Tomó el mensaje de manos del sargento y lo recorrió rápidamente con la mirada, tanto como para satisfacerse a sí mismo con la comprobación de que no era urgente. Luego volvió a leerlo, con más lentitud.

¿Qué diablos era el Comité Rama? ¿Y por qué él nunca se había enterado de su existencia? No ignoraba que toda clase de asociaciones, sociedades y grupos profesionales —algunos serios y responsables, otros no tanto— habían estado tratando de ponerse en comunicación con él. El Control de la Misión realizó un buen trabajo de protección, y no habría enviado ese mensaje a menos que lo considerara importante.

«Vientos de doscientos kilómetros... probablemente se desatarán de golpe... » Bueno, eso era algo para reflexionar. Pero resultaba difícil tomarlo demasiado en serio en esta noche tan serena; y sería ridículo echar a correr como ratas asustadas cuando estaban al comienzo de una exploración efectiva.

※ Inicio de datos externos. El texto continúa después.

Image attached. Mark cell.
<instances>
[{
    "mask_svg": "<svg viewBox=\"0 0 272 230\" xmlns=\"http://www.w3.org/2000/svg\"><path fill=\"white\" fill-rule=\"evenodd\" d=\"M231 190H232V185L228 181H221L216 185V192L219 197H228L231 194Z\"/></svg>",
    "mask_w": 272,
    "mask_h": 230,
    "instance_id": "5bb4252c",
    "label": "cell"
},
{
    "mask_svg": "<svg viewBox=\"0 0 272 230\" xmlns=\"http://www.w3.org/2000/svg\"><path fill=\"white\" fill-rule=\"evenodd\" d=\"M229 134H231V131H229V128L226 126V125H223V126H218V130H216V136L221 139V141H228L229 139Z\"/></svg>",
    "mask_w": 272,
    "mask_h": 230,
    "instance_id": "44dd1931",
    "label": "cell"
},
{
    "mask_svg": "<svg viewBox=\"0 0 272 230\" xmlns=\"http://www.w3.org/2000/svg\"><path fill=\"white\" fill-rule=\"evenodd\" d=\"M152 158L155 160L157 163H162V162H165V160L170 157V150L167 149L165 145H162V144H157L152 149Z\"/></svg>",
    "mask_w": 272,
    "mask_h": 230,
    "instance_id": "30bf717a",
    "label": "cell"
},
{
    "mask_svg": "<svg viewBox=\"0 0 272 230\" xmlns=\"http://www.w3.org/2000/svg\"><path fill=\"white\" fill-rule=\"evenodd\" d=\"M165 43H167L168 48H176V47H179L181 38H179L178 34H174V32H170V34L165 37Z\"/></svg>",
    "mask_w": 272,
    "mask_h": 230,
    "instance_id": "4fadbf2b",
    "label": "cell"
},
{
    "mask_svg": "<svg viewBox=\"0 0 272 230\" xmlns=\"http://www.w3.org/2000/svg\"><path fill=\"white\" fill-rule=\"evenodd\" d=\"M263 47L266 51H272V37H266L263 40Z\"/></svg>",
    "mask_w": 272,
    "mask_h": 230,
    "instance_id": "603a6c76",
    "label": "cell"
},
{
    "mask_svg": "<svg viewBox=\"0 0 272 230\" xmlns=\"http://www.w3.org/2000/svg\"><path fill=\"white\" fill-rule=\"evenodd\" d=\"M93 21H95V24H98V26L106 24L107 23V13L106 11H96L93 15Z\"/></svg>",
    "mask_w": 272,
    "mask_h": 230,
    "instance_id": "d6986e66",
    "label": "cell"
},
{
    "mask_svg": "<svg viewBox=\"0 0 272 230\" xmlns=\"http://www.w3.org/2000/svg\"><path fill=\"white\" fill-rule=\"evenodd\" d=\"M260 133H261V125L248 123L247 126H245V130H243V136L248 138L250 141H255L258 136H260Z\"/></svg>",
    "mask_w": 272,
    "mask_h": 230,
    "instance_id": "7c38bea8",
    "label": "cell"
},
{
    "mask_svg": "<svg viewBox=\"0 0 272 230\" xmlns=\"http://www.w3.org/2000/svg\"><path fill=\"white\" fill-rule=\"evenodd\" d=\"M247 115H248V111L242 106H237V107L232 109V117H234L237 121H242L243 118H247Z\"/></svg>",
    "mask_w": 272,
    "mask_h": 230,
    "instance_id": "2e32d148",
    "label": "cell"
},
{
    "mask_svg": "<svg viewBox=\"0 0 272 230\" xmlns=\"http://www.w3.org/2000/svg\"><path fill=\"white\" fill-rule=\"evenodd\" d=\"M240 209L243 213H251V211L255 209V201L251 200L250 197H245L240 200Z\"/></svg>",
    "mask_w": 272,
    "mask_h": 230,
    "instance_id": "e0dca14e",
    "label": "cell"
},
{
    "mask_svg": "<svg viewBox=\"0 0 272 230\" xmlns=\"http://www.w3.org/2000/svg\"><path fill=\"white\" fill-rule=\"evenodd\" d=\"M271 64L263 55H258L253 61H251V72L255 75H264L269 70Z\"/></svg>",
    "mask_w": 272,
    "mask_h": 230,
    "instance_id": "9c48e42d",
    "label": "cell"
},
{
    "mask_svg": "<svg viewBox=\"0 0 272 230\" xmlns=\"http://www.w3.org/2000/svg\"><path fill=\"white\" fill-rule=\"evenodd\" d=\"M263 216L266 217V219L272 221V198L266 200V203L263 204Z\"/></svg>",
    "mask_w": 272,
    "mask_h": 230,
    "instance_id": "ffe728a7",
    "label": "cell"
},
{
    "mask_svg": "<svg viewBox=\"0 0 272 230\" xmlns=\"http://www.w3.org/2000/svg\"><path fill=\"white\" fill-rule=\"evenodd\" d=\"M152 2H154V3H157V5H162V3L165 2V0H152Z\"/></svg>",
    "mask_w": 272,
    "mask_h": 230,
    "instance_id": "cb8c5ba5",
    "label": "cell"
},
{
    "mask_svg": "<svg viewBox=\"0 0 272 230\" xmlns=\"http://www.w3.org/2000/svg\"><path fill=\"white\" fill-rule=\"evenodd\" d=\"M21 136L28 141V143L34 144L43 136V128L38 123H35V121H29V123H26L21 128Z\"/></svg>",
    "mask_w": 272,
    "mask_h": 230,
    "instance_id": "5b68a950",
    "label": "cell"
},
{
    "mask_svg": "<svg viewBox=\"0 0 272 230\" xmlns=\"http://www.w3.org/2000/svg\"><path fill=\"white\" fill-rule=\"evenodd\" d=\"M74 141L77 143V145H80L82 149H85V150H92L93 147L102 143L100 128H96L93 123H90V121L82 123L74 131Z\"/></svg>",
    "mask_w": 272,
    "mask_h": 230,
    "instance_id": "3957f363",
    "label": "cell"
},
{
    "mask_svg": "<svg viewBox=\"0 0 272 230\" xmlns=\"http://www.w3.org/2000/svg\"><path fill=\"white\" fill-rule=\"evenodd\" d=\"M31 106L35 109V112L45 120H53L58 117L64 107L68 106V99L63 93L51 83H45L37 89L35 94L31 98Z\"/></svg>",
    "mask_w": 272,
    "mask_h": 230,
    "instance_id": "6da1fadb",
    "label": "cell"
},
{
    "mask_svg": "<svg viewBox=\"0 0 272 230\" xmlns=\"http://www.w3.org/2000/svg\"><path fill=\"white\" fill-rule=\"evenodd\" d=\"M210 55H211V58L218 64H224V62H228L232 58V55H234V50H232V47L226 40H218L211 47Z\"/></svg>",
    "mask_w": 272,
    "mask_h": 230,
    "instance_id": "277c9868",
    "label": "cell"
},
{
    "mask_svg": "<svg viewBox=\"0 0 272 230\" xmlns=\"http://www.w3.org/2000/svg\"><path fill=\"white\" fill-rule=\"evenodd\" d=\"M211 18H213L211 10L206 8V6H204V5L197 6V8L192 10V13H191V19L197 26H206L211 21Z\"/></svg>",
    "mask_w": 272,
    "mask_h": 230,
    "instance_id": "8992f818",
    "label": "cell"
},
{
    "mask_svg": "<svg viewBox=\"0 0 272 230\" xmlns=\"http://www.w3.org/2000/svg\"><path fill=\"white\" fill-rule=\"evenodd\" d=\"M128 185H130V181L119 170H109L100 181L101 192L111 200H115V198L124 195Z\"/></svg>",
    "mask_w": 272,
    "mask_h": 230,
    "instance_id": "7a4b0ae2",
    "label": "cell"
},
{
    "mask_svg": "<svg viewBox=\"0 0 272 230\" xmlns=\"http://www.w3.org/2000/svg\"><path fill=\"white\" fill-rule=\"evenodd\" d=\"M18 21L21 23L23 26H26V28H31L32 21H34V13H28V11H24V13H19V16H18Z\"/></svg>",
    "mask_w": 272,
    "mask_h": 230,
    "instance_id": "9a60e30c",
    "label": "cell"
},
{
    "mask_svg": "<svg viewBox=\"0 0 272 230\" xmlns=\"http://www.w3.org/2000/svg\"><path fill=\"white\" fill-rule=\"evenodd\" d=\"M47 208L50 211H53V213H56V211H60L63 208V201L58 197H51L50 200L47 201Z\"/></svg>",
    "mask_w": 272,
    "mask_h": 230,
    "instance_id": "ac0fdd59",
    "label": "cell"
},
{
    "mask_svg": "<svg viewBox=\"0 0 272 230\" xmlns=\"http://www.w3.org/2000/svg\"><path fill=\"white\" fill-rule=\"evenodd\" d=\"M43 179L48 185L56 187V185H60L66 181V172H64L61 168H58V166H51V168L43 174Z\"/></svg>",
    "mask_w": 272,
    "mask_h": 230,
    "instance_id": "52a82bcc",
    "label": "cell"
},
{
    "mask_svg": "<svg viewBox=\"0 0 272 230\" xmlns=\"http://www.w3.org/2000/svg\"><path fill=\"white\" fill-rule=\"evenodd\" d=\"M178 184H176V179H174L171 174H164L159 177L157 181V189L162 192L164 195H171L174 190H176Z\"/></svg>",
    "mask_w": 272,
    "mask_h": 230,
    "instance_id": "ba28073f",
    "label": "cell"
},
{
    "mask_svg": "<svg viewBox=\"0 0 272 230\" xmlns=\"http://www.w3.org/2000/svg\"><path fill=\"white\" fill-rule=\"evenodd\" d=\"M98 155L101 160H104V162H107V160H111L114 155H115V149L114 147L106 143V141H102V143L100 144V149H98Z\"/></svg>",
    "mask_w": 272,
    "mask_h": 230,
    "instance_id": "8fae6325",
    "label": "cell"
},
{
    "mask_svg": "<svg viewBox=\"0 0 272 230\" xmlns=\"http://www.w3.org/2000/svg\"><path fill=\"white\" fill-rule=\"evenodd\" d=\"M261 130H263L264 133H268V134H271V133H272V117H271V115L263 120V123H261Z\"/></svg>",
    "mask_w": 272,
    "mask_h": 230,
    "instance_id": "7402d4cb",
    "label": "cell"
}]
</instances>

Norton levantó una mano para apartar el cabello que había vuelto a taparle los ojos. Luego se quedó repentinamente inmóvil, el ademán incompleto.

Había sentido una ligera brisa varias veces en la última hora. Tan leve era que la ignoró por completo; era comandante de un vehículo espacial, no de un barco. Hasta este momento, el movimiento del aire no le había traído ninguna preocupación profesional. ¿Qué hubiera hecho el capitán del primitivo
Endeavour
, muerto tantos años antes, en una situación semejante?